Rapporti di lavoro

Cuzzilla (Federmanager): «Investimenti nella formazione strategici per la crescita»

di Claudio Tucci

«Il digitale sta trasformando imprese e mondo del lavoro; per questo è fondamentale l’investimento in formazione, sia scolastica che continua. Ma è necessario anche puntare su innovation manager, figure che sappiano accompagnare, in primis le Pmi, nel percorso di adeguamento al nuovo modello di sviluppo 4.0. Del resto, manager 4.0 già esistono in alcuni settori specifici, come l’automotive, il packaging e l’hi-tech. Si tratta, adesso, di scommetterci, allargando il raggio d’azione, penso, ad esempio, a professionisti come gli export manager o gli energy manager. E occorre incrementare la partecipazione femminile al mercato del lavoro: oggi in Italia possiede una occupazione solo quasi il 50% di donne. Eppure, se venisse centrato l’obiettivo di Lisbona 2020, cioè un tasso di occupazione femminile al 60%, vale a dire sei donne su 10 al lavoro, il nostro Paese beneficerebbe di un +7% del Pil».

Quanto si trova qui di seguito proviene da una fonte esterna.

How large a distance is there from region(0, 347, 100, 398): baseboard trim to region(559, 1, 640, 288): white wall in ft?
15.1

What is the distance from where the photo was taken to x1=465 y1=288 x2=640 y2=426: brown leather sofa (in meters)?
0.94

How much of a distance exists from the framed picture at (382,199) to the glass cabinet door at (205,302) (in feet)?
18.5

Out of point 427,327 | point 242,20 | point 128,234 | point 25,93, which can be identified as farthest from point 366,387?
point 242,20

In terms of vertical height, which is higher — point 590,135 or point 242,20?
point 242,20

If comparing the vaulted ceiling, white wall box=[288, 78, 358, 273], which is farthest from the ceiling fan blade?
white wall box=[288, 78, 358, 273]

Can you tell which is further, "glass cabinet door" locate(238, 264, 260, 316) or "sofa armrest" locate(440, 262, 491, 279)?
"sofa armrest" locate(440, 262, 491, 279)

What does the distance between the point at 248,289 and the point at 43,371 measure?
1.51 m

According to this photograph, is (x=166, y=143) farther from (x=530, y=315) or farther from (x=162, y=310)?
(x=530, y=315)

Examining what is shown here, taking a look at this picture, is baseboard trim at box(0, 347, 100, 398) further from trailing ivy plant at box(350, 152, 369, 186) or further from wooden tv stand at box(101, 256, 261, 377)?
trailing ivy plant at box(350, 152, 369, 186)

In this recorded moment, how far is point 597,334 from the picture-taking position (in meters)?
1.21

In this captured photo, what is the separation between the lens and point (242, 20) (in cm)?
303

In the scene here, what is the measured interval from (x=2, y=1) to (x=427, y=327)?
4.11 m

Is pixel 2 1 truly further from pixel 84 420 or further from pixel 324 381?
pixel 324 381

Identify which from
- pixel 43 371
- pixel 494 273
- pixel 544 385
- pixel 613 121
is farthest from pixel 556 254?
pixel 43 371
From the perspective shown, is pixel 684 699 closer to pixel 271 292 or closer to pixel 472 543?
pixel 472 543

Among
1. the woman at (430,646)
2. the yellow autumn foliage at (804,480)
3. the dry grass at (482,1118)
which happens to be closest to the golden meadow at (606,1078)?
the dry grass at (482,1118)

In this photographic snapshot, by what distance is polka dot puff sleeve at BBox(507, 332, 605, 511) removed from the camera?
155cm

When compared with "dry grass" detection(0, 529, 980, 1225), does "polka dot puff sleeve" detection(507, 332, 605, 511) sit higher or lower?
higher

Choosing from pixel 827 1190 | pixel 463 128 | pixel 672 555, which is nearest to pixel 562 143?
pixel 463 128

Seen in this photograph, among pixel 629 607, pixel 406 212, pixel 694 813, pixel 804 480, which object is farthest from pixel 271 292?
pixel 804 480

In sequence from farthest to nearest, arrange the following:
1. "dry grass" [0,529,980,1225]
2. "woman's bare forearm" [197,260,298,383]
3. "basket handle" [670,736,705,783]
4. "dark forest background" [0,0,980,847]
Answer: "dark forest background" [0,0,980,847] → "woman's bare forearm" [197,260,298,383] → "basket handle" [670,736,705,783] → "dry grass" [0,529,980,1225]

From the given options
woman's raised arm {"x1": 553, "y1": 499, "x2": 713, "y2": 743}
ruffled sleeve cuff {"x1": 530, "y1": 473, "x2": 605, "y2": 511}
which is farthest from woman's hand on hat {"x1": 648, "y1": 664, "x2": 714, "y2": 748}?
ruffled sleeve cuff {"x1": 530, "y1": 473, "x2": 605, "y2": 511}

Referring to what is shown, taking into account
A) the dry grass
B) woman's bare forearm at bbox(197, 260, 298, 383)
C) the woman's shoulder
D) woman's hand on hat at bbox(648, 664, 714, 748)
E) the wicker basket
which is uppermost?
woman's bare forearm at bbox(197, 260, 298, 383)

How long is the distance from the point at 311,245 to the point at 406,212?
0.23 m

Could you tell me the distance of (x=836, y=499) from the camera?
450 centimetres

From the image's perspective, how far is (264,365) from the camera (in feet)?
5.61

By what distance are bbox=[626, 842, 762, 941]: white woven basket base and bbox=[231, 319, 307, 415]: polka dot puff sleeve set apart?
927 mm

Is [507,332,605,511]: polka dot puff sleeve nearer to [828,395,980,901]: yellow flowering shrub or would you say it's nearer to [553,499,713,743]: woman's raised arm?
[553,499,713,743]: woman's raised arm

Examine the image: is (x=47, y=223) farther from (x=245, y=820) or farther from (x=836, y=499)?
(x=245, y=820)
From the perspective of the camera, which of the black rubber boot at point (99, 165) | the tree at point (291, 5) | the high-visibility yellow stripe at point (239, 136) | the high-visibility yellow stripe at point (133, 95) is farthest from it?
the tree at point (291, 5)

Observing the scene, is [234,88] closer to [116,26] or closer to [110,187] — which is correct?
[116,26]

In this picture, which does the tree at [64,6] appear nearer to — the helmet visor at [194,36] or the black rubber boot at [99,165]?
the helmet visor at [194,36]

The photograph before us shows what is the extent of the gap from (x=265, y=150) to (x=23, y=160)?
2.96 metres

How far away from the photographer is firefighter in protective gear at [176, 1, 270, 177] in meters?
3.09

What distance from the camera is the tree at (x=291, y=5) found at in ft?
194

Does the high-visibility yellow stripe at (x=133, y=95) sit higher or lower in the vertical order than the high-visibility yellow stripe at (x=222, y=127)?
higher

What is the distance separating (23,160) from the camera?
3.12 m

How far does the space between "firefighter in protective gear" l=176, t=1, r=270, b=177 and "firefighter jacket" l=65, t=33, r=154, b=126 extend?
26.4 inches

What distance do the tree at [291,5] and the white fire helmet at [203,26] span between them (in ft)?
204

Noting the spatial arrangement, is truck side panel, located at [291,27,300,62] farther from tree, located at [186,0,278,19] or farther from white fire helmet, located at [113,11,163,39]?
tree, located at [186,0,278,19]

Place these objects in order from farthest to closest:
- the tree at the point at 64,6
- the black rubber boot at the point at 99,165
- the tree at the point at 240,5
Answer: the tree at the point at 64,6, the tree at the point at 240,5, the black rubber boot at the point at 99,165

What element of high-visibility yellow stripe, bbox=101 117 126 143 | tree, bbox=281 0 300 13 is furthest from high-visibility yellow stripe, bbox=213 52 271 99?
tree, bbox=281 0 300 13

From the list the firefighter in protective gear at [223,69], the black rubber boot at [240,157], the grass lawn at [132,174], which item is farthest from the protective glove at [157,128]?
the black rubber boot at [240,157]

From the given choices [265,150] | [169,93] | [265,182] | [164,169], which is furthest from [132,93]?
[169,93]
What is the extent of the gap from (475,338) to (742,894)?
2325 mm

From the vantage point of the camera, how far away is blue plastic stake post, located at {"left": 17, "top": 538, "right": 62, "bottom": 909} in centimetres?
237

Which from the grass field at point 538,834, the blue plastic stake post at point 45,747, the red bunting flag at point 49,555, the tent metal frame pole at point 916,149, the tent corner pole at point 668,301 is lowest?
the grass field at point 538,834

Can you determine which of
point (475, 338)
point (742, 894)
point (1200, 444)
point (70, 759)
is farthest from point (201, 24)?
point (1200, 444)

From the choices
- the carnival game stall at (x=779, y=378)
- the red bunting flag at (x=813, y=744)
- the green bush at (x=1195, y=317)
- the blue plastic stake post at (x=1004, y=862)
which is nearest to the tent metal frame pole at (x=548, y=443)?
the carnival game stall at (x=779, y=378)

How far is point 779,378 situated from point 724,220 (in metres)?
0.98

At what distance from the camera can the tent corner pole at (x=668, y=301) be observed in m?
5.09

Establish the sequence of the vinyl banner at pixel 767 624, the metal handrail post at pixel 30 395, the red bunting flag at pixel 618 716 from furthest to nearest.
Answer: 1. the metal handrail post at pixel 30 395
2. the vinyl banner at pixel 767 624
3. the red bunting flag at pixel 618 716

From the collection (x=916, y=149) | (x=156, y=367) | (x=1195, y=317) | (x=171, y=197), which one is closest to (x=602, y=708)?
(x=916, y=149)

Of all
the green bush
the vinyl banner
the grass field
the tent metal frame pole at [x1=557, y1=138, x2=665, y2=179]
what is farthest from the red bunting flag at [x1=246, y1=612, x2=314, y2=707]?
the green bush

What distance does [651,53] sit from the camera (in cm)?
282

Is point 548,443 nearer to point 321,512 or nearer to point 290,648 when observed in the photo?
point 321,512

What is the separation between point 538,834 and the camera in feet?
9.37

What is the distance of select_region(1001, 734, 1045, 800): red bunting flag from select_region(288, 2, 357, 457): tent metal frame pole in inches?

Stefano Cuzzilla, presidente di Federmanager, ha già pronto, sulla scrivania, un dossier con le priorità di politica economica da discutere subito con il governo, attuale o con un eventuale nuovo esecutivo: «L’Italia non può permettersi paralisi – spiega –. Due sono i pre-requisiti su cui creare le condizioni di sviluppo di un’economia sana: primo, creare opportunità d’impiego, secondo, spingere sugli investimenti, a partire dalle opere infrastrutturali».

Presidente, il mercato del lavoro si è fermato…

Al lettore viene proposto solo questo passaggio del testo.